Но я не мог спуститься. Я присел на какую-то скамью и ждал... Я смотрел на дверь, ведущую к покоям мальчиков и девочек... И по прошествии довольно долгого времени открыл ее и вошел, чтобы посмотреть, как они спят. Вырезаны ли и на их кроватях черепа.

Но когда я медленно закрыл за собой дверь и постепенно взгляду моему открылось занавешенное темное помещение с потолочными балками и стрельчатыми арочными проходами, страх снова втиснулся между составными частями плоти и тем, что мы называем душой. Это значит: мы можем стоять под деревом и мочиться, как любой кобель, и одновременно от внутреннего страха пребывать на грани смерти; можем брюхатить баб и вместе с тем испытывать адские муки - -.

Но на сей раз мною овладел жуткий, потусторонний страх -страх перед событием, которому мы не можем противопоставить никакие доводы, никакую жизнь, никакое право, никакую молитву; перед которым мы беззащитны, как свинья перед забойщиком скота, только что вонзившим крюк в ее ухо.

Кого в своей беде могу я позвать на помощь? Никого, никого. У меня нет возлюбленной, я одинок.

И снова мелькнула догадка, что я ушел от кого-то, и я не понимал, как такое вообще возможно - найти в себе мужество, чтобы от кого-то уйти.

Но потом я все-таки сделал шаг, отделявший мой страх от его разрешения: откинул занавес, спустился на несколько ступеней и оказался в просторной комнате с большим окном-витражом, к которой с одной стороны примыкала спальня. Занавес, отделявший и это второе помещение, отодвинула худенькая девочка, а когда я заглянул внутрь, она что-то сказала кому-то, кто, видимо, еще лежал в постели.

И тогда случилось то немногое, что послужило переходом к чему-то новому, и вскоре я уже стоял у кровати, на которой лежал -в горячке - мальчик, прошлым вечером хотевший помочь Актеру.

Девочка целовала его, часто и подолгу.

Я уже собрался уйти, потому что не знал, что сказать. Кажется, положил ладонь на лоб лежащего... Но внезапно девочка сорвала с него одеяло, стянула сорочку и пальцем показала мне большую кровавую рану чуть пониже пупка, неперевязанную, а потом наклонилась, и стала лизать рану языком, и целовала ее, и крикнула оттуда изнутри:

- Это моя кровь и моя плоть...

- Да, - сказал мальчик спокойно и надавил на рану руками, чтобы выступило еще больше темной крови, которую она пила.

Я хотел помешать ему, хотел сказать, что надо перевязать рану, и о прочих таких вещах; но мне сразу же стало очень стыдно, потому что я бы тогда пренебрег непреложностью других законов... Как будто при том или ином происшествии всегда нужно делать что-то определенное! Как будто из одинаковых предпосылок всегда вытекают одни и те же следствия!
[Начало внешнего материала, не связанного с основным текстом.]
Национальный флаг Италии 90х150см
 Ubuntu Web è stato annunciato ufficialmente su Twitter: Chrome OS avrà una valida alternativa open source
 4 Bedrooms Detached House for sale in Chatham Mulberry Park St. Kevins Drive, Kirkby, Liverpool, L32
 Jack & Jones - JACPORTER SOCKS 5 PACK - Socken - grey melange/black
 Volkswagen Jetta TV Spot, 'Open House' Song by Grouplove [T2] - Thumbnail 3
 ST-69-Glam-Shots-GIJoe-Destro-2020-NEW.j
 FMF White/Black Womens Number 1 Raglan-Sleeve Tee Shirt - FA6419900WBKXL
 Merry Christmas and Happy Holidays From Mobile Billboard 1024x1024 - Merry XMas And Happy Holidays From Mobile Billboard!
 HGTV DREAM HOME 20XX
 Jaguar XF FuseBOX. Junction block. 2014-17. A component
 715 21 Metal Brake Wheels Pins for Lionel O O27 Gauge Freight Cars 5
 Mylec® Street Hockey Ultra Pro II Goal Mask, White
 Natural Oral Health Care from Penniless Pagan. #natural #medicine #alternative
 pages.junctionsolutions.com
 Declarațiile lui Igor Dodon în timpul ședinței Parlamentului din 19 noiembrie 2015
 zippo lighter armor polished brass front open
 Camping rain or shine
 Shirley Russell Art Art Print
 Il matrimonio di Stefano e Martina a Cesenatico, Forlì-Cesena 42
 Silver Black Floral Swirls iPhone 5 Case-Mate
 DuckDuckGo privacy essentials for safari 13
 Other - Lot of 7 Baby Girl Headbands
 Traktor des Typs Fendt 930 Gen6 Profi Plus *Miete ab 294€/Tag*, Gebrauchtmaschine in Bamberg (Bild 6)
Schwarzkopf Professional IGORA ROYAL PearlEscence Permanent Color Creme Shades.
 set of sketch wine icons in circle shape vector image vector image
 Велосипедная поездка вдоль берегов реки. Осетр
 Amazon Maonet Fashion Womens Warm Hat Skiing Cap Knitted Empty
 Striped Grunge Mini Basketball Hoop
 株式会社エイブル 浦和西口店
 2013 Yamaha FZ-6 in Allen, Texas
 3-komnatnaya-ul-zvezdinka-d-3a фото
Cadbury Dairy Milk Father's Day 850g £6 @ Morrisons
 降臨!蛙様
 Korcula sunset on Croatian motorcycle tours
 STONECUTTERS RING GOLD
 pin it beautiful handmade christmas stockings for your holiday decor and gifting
- Как вам удалось построить свой мир!

После того, как я осознал это, мне, конечно, захотелось сказать и что-то другое; но я также чувствовал, что говорить ничего не надо, что все мои привычки и привычки других людей перед такими вечными сценами оказываются фальшью. Мне подобало лишь смотреть.

Через какое-то время случилось так, что дверь комнаты отворилась и в спальню внесли портативный орган. Герхард вошел вслед за людьми, которые доставили инструмент, и остался, когда они удалились. Он полистал маленькую нотную тетрадь и быстро поставил ее, раскрытую, на пульт органа.

Он подошел потом к кровати мальчика. Подал мне руку, поцеловал девочку и больного. И сказал:

- Я нашел в библиотеке несколько нотных записей, которые стоило бы проиграть для тебя... Это мелодии, написанные людьми, которые обращались со своим сердцем, как ты: сразу раскрывали его перед другим человеком, не опасаясь, что тот может нанести рану... Они тоже предпочли бы истечь кровью, лишь бы не принуждать себя к умеренности в чувствах.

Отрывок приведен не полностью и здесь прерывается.